In their book “How to Rig an Election,” Nic Cheeseman and Brian Klaas issue a plea to American and European leaders: Take a more skeptical look at fraudulent elections and recognize the danger of endorsing rigged votes. The book is an instructive, though thin, primer showing that sham elections are depressingly common. Today, “more elections are being held, but more elections are also being rigged,” write Cheeseman, a professor at the University of Birmingham, and Klaas, a fellow at the London School of Economics (and a contributor to The Washington Post’s DemocracyPost blog). The authors warn that “counterfeit democrats” have figured out not only how to rig elections but also how to dupe Western observers and governments into accepting the outcome — and often emerge stronger.

The book details rigging strategies from the outrageous (disappearing ballot ink in Ukraine and three candidates with the same name on a St. Petersburg ballot) to the familiar (gerrymandering and voter suppression). In 23 percent of recent elections, violence, intimidation or harassment was found to have played a role; vote buying occurred in nearly 40 percent. The “smartest way” to rig, according to the authors, is to start early, “when observers are likely to be thin on the ground, and [questionable tactics] can be presented as technical or legal decisions as opposed to political skulduggery.”

Cheeseman and Klaas argue that Western democracies either have not looked hard enough for election abuses or have willingly looked away. “Despite the wide range of rigging strategies that have been documented,” the authors write, “Western observation missions only raised the problem of fraud in 20 percent of the elections, and foreign aid was only stopped in the aftermath of around 6 percent.”

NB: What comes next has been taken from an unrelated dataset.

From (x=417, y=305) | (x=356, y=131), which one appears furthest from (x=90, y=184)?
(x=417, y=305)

The payoffs for autocrats that successfully rig elections can include reinvigorated ruling parties, fractured opposition groups, and increased foreign financing, investment and aid. The “unsettling reality at the heart of this book,” the authors note, is that “their regimes have a better chance of survival if they hold elections and rig them than if they avoid holding elections altogether.”

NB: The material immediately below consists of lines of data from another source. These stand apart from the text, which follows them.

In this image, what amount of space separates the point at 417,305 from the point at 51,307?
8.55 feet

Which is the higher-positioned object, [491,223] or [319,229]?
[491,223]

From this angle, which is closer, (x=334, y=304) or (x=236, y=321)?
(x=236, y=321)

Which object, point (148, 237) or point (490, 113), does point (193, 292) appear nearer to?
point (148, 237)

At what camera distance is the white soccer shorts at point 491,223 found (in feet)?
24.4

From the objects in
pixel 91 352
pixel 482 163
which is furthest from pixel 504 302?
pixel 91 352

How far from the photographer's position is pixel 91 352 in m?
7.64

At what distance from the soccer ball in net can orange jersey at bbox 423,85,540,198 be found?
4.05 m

The argument is provocative, and the authors’ plea would be more persuasive if the book contained a comprehensive list of the counterfeit democracies that have gotten a new lease on life after rigged elections and the Western governments and financial institutions that have helped prolong the reigns of the despots.

Cheeseman and Klaas criticize the United States as well as a number of other countries. They describe the role of former congressman Michael McMahon in monitoring the 2013 presidential election in Azerbaijan. Although the Organization for Security and Cooperation in Europe (OSCE) detected serious problems at 58 percent of the polling locations it visited, the New York Democrat deemed the election “honest, fair, and really efficient,” enthusing that unlike at U.S. polling sites, there were no lines in Azerbaijan. Cheeseman and Klaas write that while it is tempting to attribute McMahon’s comments to the naivete “of a single deluded Western official,” a European parliamentary delegation also declared that the vote in Azerbaijan represented a “free, fair and transparent electoral process.” According to the authors, Western governments were more concerned about access to the “energy rich Caspian region” than a clean vote.

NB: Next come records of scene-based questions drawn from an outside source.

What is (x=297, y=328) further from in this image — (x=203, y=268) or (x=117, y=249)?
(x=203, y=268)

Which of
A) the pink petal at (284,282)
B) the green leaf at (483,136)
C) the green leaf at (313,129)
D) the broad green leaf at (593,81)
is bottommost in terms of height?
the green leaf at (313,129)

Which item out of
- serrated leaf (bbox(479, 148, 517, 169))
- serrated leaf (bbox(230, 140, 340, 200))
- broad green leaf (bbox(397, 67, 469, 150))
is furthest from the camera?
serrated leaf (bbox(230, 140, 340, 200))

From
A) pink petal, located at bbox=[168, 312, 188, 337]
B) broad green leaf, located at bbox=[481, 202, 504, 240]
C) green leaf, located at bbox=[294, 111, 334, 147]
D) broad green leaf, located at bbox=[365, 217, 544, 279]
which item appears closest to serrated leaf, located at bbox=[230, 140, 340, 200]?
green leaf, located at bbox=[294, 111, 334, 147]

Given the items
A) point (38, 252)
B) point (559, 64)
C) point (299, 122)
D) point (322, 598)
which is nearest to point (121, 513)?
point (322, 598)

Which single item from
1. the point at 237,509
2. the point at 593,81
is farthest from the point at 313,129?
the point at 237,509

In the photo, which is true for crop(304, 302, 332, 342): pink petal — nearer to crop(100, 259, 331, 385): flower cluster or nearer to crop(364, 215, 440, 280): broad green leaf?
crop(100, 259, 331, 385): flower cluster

In another telling incident, the authors recount Turkey’s 2017 constitutional referendum that granted sweeping new powers to President Recep Tayyip Erdogan. The OSCE described an “unlevel playing field,” and a member of the Council of Europe mission said 2.5 million pro-government votes could have been manipulated. Nonetheless, President Trump phoned Erdogan to congratulate him on his victory, prompting Cheeseman and Klaas to ask: “Why would Erdogan care about a report from the OSCE” after receiving “unfettered praise from the most powerful man in the West?”